# TASK DETAILS
Return, unchanged, the part of the items below that opens with the line containing "How much distance do" and closes with the line containing "8017 millimetres", including both of those lines.

# RECORDS PROVIDED
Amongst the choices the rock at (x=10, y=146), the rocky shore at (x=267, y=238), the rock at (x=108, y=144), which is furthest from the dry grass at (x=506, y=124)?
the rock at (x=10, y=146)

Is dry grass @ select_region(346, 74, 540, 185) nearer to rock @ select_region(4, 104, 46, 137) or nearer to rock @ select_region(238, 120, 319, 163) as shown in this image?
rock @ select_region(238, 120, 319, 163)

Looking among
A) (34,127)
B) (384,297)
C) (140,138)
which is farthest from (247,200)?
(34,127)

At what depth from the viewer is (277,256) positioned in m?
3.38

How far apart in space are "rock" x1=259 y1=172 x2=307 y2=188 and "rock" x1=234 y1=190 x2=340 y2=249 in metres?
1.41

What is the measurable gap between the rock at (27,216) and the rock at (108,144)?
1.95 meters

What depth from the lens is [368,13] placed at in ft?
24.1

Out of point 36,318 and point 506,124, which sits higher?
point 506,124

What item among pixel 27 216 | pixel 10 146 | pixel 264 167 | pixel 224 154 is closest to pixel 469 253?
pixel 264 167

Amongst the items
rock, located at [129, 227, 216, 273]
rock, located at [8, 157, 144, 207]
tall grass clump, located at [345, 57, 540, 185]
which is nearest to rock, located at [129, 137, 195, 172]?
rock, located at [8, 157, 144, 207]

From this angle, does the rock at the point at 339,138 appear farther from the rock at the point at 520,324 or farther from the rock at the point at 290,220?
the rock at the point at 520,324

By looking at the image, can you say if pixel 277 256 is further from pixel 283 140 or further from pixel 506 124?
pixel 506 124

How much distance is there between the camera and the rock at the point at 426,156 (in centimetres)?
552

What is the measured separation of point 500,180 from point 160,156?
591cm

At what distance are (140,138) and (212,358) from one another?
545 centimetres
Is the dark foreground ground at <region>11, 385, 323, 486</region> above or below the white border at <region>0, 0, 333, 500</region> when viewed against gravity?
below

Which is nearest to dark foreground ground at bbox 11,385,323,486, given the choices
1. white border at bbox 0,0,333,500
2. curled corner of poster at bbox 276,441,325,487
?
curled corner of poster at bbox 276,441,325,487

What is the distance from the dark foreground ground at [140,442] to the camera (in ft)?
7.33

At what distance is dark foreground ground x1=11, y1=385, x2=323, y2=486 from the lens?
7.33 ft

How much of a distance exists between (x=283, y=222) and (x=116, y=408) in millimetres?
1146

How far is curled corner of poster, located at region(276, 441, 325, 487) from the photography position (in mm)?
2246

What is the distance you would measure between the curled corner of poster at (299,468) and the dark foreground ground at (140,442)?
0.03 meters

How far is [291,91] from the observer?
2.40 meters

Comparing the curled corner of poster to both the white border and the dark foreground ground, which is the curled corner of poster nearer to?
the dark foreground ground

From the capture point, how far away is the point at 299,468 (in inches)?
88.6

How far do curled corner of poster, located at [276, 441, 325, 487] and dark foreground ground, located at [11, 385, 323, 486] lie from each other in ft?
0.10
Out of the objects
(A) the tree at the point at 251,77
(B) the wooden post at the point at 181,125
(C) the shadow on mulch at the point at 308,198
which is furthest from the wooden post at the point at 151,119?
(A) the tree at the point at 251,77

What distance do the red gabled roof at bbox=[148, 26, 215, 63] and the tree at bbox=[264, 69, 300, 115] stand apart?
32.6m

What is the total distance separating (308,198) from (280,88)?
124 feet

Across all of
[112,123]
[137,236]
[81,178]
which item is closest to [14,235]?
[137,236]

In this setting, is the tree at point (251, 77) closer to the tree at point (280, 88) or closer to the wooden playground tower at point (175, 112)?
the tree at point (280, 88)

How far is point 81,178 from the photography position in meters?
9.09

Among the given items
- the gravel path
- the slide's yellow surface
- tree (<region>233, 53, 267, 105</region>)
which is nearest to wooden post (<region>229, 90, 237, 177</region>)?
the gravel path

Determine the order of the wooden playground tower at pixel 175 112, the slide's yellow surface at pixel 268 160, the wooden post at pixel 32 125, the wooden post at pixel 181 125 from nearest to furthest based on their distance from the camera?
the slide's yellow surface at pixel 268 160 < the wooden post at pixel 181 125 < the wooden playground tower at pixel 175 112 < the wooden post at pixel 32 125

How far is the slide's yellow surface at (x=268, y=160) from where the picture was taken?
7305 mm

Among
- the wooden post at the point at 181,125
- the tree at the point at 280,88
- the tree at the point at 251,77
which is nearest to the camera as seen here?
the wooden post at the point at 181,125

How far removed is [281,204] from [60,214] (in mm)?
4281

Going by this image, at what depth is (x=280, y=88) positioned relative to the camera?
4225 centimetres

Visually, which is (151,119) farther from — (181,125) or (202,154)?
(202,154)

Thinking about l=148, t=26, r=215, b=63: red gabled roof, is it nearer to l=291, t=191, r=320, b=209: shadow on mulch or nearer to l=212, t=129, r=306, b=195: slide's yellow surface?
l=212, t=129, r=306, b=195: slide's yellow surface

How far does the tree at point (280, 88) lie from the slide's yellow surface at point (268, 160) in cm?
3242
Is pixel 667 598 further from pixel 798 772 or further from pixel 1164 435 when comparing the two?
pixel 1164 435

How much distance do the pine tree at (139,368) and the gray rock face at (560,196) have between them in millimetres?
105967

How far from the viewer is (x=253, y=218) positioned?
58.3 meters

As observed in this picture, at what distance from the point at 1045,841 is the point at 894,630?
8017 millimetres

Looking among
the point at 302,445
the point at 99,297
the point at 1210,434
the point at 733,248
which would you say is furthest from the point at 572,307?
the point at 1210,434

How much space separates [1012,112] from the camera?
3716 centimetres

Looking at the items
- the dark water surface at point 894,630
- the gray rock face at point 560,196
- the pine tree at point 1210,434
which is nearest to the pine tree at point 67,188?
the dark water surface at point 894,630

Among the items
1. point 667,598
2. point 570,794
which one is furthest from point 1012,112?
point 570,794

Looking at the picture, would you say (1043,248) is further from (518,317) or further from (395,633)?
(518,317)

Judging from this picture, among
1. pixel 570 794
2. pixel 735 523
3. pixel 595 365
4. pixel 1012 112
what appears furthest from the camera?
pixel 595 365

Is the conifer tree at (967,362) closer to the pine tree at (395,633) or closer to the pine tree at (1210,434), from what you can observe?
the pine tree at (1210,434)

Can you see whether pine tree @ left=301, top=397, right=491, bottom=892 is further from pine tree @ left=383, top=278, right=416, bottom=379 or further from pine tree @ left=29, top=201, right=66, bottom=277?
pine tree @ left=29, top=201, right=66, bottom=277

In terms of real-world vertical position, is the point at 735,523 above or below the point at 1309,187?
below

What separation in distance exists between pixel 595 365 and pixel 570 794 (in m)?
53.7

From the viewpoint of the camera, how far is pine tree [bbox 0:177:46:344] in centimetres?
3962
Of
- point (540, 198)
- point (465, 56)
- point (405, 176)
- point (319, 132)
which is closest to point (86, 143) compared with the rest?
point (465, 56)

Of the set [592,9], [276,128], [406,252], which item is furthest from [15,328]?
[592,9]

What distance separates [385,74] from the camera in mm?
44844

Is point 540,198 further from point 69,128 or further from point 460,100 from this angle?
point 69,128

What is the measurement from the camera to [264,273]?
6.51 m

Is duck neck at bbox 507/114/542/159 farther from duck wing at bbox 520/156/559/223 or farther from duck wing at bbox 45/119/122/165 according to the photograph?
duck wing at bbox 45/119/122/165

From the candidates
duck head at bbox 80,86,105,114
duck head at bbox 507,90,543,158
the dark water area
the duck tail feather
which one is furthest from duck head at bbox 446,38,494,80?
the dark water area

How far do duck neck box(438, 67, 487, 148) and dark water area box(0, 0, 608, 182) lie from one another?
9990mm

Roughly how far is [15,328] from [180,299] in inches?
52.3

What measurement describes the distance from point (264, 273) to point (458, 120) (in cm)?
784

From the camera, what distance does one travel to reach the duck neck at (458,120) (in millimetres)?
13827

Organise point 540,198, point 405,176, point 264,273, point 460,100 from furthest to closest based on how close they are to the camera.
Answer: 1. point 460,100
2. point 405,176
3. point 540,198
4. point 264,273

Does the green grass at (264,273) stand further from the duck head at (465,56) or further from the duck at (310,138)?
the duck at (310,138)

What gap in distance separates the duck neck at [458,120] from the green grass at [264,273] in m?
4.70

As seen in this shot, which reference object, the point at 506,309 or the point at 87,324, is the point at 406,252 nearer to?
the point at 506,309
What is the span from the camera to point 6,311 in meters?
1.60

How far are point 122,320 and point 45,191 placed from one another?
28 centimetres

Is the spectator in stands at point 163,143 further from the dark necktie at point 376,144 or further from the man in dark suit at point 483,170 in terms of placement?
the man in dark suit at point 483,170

# SOLUTION BELOW
How much distance do the pine tree at (139,368) and the gray rock face at (560,196) have between them in millimetres?
105967

How far from the viewer is (x=253, y=218) positioned?
58.3 meters

As observed in this picture, at what distance from the point at 1045,841 is the point at 894,630?
8017 millimetres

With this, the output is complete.